В Питере живут близкие люди, этот город играл в моей судьбе роковую роль, как в стихах, так и в личной жизни. Не могу сказать, что люблю его также, как когда впервые приехал в него в 16 лет. Но тогда я влюбился в него. Мне нравились ни мосты и дворцы, ни парадный Петербург, а его улицы, дворы-колодцы, меня тронуло множество букинистических магазинов, и даже то, что питерские магазины отличались от московских. До сих пор помню «Бутербродную» на Невском, вроде бы такой же как и московский общепит, но было что-то в этом периферийное.
Нравятся чахлые скверы, эдакий плевок растительности. В Питере вообще мало деревьев, и на бульварах они не как в Москве по бокам, а посередине. На улице Марата жили наши родственники и я помню их квартиру на первом этаже.

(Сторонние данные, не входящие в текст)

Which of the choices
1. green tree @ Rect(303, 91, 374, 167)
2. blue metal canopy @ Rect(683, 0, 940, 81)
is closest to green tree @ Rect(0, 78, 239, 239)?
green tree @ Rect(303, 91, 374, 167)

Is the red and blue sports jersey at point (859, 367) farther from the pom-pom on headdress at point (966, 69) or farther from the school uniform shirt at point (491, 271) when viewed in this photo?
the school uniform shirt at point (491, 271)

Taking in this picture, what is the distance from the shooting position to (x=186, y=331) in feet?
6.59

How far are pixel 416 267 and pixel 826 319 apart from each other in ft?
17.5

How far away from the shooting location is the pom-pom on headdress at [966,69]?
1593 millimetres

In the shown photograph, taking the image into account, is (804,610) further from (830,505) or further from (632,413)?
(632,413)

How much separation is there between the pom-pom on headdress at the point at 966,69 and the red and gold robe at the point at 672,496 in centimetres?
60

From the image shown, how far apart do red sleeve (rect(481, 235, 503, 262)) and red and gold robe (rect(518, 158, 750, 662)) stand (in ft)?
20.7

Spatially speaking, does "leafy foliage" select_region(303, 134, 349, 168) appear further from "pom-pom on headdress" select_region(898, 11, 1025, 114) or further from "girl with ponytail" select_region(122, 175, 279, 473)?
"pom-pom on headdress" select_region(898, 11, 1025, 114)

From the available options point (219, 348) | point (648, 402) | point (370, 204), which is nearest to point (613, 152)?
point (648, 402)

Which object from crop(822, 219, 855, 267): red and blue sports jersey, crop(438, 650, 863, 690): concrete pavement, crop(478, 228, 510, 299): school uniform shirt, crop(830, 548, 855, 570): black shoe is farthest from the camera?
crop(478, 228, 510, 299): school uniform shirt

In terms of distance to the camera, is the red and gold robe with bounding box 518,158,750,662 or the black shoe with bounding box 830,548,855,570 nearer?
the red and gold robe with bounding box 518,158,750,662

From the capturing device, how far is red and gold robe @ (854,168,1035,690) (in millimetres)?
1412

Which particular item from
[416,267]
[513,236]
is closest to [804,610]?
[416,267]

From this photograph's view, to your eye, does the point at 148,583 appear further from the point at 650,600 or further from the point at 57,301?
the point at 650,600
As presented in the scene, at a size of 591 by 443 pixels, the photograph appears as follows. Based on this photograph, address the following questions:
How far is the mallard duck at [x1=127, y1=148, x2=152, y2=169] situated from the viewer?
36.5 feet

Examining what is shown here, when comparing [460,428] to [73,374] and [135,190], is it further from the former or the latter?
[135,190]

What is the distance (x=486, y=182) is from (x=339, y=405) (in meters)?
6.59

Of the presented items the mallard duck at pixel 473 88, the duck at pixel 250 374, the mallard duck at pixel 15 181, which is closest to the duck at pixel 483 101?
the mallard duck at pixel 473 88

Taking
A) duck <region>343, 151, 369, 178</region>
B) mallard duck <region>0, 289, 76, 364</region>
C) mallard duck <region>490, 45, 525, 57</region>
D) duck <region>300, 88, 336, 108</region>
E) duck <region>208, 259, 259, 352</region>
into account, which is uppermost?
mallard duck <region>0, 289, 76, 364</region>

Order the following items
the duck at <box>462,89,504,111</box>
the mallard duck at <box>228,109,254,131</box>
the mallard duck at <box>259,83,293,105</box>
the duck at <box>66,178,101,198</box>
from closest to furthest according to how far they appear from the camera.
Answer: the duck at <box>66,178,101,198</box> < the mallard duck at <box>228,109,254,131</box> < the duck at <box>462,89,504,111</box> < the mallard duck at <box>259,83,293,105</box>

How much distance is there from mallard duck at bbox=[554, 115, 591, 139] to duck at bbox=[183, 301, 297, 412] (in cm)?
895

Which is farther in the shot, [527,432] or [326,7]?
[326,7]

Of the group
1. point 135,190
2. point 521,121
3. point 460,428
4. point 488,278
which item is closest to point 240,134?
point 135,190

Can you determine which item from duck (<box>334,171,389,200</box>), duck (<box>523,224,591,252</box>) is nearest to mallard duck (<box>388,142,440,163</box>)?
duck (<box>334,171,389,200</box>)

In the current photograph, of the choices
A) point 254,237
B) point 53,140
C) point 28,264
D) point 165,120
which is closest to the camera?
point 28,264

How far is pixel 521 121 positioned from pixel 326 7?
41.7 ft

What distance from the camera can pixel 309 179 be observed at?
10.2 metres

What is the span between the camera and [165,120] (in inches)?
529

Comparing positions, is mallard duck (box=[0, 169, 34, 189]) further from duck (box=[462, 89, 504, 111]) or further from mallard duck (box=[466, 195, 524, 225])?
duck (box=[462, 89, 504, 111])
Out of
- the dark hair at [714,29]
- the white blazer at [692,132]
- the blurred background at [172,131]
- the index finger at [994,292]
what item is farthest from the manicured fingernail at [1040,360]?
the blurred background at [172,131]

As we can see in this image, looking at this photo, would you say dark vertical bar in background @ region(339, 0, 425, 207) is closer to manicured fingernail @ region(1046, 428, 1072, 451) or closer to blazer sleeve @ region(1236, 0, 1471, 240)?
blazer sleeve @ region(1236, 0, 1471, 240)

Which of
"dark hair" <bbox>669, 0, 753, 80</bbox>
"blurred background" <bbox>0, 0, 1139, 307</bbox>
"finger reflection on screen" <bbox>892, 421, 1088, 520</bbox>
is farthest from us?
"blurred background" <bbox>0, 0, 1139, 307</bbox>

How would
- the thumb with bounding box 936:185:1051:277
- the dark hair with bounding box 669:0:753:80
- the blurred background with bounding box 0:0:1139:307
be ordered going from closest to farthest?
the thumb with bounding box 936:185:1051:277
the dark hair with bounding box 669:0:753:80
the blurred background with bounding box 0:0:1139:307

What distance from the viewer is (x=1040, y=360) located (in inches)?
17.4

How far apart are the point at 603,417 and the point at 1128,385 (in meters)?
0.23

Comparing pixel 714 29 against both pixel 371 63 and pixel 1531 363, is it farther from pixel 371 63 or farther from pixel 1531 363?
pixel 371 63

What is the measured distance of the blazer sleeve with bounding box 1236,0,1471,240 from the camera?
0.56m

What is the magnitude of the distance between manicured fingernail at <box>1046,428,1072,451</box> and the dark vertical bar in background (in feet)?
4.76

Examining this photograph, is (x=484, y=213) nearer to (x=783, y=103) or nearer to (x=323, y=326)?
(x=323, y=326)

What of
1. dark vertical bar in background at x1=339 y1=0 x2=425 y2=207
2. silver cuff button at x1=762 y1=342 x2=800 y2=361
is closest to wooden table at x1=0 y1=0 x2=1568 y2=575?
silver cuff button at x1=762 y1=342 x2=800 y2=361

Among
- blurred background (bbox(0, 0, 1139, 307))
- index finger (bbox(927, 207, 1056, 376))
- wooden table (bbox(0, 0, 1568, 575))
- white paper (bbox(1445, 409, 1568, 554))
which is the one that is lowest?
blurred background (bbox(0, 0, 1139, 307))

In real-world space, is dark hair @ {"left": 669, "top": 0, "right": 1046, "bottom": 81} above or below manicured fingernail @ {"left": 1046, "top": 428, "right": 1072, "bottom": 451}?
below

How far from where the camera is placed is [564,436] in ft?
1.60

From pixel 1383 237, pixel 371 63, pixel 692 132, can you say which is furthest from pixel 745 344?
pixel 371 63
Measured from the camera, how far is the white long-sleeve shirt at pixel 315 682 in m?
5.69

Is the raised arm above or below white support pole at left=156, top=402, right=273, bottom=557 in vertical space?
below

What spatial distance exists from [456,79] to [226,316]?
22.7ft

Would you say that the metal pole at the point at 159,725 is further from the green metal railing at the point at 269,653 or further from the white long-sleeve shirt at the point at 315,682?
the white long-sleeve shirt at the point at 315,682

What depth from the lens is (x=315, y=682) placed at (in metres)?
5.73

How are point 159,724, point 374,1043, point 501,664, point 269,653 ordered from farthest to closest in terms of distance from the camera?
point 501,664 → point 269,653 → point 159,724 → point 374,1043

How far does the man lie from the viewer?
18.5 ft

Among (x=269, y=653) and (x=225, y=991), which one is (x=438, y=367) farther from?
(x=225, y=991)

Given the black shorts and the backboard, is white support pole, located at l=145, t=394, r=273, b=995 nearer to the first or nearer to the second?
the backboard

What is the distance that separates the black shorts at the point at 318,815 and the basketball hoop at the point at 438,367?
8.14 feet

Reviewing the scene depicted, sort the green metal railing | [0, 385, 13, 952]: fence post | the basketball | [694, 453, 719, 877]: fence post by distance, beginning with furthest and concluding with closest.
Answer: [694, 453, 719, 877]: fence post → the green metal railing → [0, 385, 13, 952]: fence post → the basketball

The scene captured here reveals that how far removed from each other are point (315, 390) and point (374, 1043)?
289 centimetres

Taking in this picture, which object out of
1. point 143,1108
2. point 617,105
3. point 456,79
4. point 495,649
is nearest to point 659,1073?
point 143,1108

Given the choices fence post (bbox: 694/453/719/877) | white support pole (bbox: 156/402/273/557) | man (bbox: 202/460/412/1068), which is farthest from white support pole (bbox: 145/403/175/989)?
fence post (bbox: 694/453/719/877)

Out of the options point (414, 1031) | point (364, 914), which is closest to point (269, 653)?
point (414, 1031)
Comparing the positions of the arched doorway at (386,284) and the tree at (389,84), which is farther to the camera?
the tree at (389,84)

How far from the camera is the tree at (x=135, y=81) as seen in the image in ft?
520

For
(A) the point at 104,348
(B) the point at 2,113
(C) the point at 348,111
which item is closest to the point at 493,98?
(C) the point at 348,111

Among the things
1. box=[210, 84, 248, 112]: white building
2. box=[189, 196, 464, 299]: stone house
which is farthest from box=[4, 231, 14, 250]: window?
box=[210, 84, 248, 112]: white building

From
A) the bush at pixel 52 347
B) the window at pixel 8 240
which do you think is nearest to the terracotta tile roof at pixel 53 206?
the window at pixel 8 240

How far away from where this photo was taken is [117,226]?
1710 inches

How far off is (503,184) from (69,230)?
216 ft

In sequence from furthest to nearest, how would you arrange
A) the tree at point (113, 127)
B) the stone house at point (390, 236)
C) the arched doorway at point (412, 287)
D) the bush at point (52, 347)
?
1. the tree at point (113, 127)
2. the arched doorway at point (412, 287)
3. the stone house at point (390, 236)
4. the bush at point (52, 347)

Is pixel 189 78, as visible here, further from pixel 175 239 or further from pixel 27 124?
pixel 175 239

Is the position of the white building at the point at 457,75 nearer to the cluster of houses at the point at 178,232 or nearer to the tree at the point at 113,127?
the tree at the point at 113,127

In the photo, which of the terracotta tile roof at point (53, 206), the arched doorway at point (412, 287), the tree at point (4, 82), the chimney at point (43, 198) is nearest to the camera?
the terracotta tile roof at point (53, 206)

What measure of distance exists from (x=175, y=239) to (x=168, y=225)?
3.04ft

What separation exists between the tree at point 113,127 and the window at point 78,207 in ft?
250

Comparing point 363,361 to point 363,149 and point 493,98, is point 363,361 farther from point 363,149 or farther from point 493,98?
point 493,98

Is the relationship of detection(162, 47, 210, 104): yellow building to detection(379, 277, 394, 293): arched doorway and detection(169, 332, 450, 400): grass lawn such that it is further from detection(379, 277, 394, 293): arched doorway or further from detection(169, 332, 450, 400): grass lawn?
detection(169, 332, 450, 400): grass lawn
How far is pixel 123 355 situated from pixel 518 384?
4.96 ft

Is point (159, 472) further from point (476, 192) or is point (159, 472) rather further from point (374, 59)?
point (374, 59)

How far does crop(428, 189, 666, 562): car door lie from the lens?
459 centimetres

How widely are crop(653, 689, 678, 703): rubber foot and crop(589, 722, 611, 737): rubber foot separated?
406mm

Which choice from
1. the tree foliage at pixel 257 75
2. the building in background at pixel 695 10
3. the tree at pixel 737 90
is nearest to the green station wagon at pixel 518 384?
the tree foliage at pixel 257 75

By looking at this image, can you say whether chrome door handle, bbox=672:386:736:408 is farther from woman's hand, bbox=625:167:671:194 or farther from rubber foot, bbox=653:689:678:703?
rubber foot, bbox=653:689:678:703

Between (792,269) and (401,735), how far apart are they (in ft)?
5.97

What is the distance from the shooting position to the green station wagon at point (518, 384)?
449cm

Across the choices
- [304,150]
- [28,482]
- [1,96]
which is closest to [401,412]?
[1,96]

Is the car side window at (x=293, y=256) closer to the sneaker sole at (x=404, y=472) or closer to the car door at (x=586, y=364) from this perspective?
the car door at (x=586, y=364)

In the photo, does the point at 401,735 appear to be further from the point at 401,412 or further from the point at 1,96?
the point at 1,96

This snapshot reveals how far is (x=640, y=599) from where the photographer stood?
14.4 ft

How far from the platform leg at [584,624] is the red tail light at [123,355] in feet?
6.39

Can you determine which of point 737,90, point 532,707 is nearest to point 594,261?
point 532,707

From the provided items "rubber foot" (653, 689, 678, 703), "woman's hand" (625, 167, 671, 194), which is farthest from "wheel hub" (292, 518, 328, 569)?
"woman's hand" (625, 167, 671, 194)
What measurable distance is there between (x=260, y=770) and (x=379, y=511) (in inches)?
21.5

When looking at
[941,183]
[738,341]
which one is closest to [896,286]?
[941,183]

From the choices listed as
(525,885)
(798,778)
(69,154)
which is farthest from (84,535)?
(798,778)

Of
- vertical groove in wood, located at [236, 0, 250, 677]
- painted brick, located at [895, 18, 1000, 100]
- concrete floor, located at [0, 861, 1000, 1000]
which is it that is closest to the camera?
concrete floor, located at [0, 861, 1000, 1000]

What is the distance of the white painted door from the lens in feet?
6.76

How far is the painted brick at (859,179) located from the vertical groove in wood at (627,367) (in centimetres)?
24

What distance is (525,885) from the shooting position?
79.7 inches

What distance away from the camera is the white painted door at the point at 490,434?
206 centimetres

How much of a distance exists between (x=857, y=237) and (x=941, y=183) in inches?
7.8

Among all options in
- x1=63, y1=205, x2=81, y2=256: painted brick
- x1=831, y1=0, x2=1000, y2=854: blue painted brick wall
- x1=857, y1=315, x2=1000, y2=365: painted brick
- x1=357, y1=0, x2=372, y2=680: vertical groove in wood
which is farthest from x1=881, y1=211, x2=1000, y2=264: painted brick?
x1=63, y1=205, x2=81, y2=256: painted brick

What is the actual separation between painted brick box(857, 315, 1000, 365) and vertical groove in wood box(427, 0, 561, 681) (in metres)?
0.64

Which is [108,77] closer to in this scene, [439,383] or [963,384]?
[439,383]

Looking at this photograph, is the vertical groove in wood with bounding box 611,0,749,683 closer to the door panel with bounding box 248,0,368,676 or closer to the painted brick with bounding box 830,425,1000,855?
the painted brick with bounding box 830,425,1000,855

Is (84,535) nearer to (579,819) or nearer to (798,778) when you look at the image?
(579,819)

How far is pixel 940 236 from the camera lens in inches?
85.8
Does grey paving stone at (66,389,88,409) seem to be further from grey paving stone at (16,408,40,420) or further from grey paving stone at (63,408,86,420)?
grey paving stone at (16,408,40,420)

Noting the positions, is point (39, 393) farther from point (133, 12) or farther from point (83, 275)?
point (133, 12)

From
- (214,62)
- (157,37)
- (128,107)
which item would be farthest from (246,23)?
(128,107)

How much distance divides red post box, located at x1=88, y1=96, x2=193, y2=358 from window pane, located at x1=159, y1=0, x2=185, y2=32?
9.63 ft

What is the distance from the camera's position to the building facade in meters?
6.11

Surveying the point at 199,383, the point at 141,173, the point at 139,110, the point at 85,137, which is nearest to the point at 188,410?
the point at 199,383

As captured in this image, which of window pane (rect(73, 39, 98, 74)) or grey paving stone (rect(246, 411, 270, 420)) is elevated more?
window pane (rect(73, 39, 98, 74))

Потом какое-то время когда я не любил Питер, и приезжая на выступления чувствовал что мне было физически плохо. А потом это прошло…
Но вот что я не люблю в Петербурге, так это литературных людей. Я не про тех кто что-то сделал и имеет имя, а про общую тусовку. Она очень неприятная. Она провинциальна, злобна, высокомерна без всяких оснований. В Москве этого нет, в Москве могут любить или не любить, но в ней есть великодушие и какая-то царственность. Именно этого нет в питерской тусовке. Там, безусловно, есть интересные люди, но нижние этажи ее – это помойка.